STATED PROBLEM
Rewrite the stretch of the listing from the line containing "this 414×276 image." through the line containing "broken window [346, 55, 368, 77]", replacing "detector" with "classifier" and keeping everything else unchanged.

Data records
BEGIN

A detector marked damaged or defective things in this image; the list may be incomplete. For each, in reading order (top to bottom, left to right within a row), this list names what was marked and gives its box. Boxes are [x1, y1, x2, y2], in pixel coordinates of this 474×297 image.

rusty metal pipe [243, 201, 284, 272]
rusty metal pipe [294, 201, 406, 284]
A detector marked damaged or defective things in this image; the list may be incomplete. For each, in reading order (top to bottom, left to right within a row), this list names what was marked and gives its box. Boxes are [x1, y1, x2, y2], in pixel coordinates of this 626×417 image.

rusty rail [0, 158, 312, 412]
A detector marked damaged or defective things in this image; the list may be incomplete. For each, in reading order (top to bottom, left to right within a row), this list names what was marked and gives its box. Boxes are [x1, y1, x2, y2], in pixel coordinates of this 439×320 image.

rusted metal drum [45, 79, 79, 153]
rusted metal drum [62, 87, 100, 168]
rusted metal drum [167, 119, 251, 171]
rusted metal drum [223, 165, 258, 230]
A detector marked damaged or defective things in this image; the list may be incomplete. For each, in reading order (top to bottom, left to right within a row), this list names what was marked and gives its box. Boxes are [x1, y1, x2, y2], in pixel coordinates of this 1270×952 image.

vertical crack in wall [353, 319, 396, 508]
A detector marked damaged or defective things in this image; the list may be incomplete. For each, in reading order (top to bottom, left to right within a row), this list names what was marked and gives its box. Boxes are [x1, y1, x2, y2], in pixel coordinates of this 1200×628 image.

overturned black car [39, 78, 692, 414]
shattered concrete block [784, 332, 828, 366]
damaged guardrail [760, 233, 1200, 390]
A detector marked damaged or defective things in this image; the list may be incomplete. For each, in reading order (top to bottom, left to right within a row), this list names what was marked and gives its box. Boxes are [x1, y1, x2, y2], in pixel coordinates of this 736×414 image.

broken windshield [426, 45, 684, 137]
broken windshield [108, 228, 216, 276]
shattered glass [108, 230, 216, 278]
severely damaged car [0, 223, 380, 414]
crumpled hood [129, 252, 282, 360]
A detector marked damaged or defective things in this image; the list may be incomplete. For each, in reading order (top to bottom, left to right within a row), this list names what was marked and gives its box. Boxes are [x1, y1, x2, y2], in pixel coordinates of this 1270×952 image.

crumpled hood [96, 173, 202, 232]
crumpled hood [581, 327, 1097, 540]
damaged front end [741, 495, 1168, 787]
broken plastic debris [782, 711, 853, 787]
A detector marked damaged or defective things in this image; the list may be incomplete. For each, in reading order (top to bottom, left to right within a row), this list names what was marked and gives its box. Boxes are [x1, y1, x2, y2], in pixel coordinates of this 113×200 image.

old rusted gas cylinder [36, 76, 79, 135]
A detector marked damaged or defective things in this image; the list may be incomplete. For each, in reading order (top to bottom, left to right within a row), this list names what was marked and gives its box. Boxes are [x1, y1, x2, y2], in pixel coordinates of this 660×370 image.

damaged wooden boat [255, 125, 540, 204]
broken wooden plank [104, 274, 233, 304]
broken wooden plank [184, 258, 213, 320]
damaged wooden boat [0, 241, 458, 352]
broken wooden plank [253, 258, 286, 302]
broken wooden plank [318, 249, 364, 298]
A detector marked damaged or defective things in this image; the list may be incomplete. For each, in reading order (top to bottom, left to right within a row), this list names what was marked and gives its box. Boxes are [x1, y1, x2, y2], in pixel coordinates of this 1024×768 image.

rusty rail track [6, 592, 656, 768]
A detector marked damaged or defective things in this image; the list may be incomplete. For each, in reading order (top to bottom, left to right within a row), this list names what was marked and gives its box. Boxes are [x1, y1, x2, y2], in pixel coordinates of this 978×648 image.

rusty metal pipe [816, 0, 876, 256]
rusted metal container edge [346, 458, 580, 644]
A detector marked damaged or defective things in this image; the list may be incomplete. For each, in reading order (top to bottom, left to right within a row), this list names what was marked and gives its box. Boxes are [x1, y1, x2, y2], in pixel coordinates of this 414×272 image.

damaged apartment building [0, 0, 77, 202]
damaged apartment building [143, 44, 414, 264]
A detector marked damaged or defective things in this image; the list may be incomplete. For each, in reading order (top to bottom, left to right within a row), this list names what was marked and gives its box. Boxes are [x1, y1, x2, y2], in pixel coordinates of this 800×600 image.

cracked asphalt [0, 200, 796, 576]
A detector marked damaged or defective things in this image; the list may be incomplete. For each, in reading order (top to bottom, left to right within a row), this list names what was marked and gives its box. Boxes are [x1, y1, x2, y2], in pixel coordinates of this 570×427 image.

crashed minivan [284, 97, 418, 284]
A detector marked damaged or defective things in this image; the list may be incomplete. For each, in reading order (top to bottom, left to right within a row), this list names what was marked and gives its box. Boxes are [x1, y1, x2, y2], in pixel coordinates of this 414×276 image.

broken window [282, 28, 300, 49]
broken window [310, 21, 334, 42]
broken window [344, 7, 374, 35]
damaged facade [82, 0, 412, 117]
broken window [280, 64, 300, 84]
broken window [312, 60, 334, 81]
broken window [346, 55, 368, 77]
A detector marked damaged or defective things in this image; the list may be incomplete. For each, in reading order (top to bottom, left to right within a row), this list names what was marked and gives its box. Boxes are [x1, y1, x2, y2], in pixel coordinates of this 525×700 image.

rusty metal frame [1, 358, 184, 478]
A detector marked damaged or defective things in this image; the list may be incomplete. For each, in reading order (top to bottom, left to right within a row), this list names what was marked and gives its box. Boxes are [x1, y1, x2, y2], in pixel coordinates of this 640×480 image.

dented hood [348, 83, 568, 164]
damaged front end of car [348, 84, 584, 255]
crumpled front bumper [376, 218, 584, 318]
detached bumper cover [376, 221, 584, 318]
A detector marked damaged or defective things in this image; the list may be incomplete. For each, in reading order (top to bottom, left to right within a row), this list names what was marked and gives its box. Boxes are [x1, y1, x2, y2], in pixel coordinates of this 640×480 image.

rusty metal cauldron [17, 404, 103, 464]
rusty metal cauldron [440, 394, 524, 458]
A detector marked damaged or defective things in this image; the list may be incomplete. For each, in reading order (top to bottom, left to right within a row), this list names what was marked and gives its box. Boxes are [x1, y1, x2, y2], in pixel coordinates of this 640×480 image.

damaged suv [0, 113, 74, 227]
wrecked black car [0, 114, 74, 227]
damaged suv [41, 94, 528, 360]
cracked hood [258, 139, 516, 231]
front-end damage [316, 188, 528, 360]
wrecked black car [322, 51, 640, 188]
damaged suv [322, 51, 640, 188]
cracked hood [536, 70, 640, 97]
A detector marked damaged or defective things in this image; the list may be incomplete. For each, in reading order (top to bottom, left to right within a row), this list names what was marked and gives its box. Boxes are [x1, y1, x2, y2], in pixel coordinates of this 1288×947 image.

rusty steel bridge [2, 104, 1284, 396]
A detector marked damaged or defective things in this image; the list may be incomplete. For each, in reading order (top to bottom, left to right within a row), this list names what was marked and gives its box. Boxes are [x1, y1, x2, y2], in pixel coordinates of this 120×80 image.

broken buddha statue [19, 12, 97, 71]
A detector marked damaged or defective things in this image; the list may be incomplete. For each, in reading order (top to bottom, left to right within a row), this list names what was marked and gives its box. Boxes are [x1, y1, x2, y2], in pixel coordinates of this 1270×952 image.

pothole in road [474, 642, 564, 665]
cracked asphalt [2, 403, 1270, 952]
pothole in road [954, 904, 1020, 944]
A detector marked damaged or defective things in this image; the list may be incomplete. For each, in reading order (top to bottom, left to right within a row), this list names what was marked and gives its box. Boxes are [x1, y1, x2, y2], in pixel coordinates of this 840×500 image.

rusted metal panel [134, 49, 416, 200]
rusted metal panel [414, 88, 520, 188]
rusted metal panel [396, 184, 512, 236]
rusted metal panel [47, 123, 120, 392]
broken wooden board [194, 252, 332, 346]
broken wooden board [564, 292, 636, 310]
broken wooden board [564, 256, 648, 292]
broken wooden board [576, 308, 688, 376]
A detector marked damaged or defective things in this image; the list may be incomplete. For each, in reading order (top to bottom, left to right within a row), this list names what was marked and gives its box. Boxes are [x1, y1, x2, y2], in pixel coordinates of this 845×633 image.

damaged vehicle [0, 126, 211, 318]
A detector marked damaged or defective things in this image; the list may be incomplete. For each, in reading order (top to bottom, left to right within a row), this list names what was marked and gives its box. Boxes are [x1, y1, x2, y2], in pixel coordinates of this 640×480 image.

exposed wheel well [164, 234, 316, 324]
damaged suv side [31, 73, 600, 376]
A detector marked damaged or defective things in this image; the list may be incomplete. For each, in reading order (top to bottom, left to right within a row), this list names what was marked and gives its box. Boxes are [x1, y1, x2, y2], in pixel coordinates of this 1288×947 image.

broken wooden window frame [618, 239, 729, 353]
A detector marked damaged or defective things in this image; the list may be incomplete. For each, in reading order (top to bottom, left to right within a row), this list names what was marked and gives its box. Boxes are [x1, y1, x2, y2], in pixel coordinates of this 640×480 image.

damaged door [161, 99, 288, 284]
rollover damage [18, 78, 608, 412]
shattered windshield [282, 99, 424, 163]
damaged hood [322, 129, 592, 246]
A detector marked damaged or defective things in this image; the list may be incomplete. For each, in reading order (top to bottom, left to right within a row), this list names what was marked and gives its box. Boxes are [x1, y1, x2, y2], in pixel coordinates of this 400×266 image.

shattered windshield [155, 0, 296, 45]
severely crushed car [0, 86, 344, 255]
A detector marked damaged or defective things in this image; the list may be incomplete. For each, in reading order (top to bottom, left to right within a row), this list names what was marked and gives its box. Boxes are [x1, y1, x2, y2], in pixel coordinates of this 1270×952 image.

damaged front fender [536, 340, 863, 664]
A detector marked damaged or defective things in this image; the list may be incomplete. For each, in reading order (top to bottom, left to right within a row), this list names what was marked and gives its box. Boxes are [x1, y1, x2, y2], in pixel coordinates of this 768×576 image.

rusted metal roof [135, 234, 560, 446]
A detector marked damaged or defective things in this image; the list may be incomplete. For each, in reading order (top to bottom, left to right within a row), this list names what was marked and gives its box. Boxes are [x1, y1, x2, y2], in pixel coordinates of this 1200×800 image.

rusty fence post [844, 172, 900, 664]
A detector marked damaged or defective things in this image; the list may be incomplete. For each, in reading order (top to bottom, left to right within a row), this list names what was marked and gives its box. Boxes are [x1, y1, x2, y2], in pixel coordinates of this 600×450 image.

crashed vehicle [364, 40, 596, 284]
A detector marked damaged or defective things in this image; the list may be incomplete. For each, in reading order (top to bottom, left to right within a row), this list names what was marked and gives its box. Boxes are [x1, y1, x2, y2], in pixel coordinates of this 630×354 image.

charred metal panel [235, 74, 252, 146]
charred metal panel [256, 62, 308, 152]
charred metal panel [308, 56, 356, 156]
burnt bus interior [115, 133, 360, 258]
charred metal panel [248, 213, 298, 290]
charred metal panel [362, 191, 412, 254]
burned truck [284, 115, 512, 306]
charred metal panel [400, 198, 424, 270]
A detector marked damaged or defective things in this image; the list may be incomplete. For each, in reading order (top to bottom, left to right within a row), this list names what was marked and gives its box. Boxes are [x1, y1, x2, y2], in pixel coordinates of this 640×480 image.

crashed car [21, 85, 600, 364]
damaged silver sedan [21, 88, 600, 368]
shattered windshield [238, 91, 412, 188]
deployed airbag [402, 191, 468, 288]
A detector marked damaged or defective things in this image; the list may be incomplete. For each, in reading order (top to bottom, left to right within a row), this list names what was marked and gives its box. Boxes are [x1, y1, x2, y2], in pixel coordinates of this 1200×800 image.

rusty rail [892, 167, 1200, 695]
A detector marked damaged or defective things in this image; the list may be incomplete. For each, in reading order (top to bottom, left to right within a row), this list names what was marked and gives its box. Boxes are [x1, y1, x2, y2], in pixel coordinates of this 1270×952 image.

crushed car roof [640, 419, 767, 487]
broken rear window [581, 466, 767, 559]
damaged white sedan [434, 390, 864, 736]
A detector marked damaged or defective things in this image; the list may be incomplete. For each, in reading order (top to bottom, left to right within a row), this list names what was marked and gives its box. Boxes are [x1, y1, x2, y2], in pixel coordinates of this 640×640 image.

END

RESULT OF THIS EXERCISE
A classifier marked damaged or defective things in this image; the list may be incomplete. For each, in reading order (top to bottom, left to right within a row), this list names what was marked and gives its box. Boxes are [x1, y1, x2, y2], in pixel coordinates of this 414×276 image.

broken window [282, 28, 300, 49]
broken window [310, 21, 334, 42]
broken window [344, 7, 374, 35]
damaged facade [82, 0, 412, 117]
broken window [280, 64, 300, 84]
broken window [312, 60, 334, 81]
broken window [346, 55, 368, 77]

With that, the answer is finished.